====== PASSAGE TO READ ======

- By Maggie Masetti
- April 10, 2012
- Comments Off on A talk with Scott London, property master for The Big Bang Theory
You might have read my recent blog post about our visit to a taping of The Big Bang Theory and our chat with Ann Shea, the set decorator. We also snagged a few minutes with Scott London, the show’s property master. Since we’re not Hollywood insiders, we had a lot of questions for Scott (and Ann) about their work – such as the differences between sets and props, how they find such cool stuff for the show, and their favorite pieces on the sets. Scott told us about everything from building a space toilet to cooking for the show.
Sara: Can you give us a little background on what you do, what your profession is?

======

■ PARTS OF THE EXERCISE
A. Name every person mentioned in the blog post about The Big Bang Theory.
B. Convert the listing's lines into a numbered list, from its first line up to and including the line with "33H265V43L275 48V58L289 66V72H294L302", and leave out any blank lines.

====== SUPPLIED MATERIAL ======

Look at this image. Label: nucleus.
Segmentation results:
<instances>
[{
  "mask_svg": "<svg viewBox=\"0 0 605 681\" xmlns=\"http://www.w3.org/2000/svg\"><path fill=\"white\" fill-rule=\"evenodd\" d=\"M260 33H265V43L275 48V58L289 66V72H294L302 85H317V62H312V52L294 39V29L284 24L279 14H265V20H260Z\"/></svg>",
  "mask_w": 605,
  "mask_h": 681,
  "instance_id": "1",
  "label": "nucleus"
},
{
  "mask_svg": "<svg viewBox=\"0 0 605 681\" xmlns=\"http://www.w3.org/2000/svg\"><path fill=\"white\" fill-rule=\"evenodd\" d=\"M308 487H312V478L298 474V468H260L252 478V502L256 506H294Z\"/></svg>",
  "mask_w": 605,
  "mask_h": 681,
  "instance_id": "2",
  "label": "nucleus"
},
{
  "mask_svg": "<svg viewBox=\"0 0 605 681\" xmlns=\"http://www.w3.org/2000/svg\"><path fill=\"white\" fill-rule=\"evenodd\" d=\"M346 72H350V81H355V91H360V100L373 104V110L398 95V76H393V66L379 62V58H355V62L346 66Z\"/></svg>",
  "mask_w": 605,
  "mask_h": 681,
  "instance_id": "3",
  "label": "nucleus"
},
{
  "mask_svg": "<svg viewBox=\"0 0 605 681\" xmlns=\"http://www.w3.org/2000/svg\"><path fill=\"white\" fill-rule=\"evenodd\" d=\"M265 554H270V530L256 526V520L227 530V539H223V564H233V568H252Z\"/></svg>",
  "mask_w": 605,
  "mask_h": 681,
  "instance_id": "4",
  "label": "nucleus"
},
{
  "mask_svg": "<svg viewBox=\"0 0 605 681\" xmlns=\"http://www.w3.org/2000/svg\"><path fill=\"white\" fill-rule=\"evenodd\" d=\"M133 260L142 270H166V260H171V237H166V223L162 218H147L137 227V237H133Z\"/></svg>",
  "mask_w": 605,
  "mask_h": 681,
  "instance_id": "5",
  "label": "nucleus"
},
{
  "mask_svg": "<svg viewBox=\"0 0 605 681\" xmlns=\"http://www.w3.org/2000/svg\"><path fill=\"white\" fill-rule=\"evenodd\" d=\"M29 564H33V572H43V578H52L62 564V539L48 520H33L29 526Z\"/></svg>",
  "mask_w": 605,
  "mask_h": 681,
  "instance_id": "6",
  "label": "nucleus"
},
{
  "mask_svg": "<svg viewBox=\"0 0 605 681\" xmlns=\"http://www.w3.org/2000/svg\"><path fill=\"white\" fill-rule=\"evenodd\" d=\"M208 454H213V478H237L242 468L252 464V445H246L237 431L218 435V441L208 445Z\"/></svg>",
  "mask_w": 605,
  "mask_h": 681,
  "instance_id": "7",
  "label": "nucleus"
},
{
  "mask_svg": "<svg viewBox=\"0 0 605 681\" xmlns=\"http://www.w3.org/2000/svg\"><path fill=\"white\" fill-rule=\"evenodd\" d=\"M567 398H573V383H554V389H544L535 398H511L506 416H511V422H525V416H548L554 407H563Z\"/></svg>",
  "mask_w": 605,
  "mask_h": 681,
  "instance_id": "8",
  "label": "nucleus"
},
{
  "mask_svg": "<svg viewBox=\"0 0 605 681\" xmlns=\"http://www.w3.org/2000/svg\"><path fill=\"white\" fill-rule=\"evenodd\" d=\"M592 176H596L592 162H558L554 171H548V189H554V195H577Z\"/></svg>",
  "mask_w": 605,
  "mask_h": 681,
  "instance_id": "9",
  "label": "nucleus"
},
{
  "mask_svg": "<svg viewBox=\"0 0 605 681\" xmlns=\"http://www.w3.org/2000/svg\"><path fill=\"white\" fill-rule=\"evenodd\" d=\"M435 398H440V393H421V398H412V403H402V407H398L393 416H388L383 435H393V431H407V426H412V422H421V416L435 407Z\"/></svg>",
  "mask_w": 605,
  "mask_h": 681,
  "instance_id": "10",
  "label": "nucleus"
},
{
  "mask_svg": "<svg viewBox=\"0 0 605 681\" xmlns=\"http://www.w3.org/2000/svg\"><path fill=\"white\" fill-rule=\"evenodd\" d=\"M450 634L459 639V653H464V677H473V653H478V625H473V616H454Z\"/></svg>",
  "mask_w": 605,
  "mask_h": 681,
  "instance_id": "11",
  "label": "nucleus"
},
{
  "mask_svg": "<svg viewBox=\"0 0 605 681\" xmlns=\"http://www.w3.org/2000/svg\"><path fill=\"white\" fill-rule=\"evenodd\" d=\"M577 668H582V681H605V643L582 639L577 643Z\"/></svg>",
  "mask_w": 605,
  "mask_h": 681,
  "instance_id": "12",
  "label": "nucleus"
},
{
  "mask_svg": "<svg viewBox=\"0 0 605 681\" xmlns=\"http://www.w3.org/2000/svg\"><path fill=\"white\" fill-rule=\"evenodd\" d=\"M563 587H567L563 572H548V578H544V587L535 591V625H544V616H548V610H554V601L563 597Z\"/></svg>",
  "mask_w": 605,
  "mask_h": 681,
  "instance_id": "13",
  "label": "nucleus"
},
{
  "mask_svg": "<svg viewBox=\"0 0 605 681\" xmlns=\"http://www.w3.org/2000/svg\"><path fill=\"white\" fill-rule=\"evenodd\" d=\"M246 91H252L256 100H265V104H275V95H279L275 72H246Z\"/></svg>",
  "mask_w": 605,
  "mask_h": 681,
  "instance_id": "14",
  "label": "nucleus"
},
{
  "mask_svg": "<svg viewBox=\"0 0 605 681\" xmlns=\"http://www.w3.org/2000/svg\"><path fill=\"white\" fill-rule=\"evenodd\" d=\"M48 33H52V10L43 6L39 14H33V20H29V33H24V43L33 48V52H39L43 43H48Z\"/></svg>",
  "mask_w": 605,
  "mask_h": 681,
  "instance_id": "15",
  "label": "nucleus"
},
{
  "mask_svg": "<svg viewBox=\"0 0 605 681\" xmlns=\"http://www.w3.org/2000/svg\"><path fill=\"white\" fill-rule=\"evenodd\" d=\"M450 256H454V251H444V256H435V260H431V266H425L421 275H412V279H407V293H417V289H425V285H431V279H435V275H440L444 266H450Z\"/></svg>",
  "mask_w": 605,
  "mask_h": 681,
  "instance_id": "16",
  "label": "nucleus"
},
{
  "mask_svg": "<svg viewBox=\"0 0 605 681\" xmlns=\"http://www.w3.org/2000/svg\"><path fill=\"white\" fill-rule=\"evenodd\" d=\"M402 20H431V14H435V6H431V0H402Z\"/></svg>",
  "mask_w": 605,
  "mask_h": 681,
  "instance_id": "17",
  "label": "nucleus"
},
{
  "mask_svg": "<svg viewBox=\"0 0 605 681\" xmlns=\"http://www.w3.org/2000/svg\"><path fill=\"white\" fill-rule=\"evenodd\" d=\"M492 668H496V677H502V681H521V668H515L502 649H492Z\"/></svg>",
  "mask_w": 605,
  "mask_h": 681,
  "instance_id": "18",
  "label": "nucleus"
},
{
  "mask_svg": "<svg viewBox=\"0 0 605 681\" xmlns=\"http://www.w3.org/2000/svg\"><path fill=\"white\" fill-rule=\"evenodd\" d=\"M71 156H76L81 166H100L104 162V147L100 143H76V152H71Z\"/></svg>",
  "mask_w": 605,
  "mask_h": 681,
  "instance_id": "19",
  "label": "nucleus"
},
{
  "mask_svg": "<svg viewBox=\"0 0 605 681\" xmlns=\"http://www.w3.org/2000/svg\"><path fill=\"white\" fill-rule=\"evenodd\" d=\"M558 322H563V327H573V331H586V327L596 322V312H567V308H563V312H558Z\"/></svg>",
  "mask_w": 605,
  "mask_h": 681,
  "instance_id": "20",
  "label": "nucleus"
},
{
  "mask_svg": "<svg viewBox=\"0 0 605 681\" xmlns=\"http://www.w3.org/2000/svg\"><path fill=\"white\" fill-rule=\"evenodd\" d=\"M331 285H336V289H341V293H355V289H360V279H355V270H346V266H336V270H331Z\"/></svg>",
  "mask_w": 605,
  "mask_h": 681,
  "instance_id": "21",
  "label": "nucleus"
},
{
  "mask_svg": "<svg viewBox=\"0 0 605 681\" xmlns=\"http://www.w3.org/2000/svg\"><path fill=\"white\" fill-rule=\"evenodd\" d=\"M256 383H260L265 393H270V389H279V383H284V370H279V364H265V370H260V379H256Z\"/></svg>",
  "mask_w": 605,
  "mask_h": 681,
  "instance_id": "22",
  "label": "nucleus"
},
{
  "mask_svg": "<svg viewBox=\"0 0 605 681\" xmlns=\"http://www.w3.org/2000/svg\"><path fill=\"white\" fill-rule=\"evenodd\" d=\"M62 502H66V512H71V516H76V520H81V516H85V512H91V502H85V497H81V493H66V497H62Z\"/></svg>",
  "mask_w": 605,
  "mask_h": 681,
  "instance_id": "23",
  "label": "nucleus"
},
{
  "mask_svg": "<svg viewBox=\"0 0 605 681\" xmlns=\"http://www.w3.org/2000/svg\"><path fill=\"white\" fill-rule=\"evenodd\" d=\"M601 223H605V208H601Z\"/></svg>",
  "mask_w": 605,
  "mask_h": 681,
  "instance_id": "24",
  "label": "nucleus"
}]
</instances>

======

■ EXERCISE RESULTS
A.
Maggie Masetti
Ann Shea
Scott London
Sara

B.
1. Look at this image. Label: nucleus.
2. Segmentation results:
3. <instances>
4. [{
5.   "mask_svg": "<svg viewBox=\"0 0 605 681\" xmlns=\"http://www.w3.org/2000/svg\"><path fill=\"white\" fill-rule=\"evenodd\" d=\"M260 33H265V43L275 48V58L289 66V72H294L302 85H317V62H312V52L294 39V29L284 24L279 14H265V20H260Z\"/></svg>",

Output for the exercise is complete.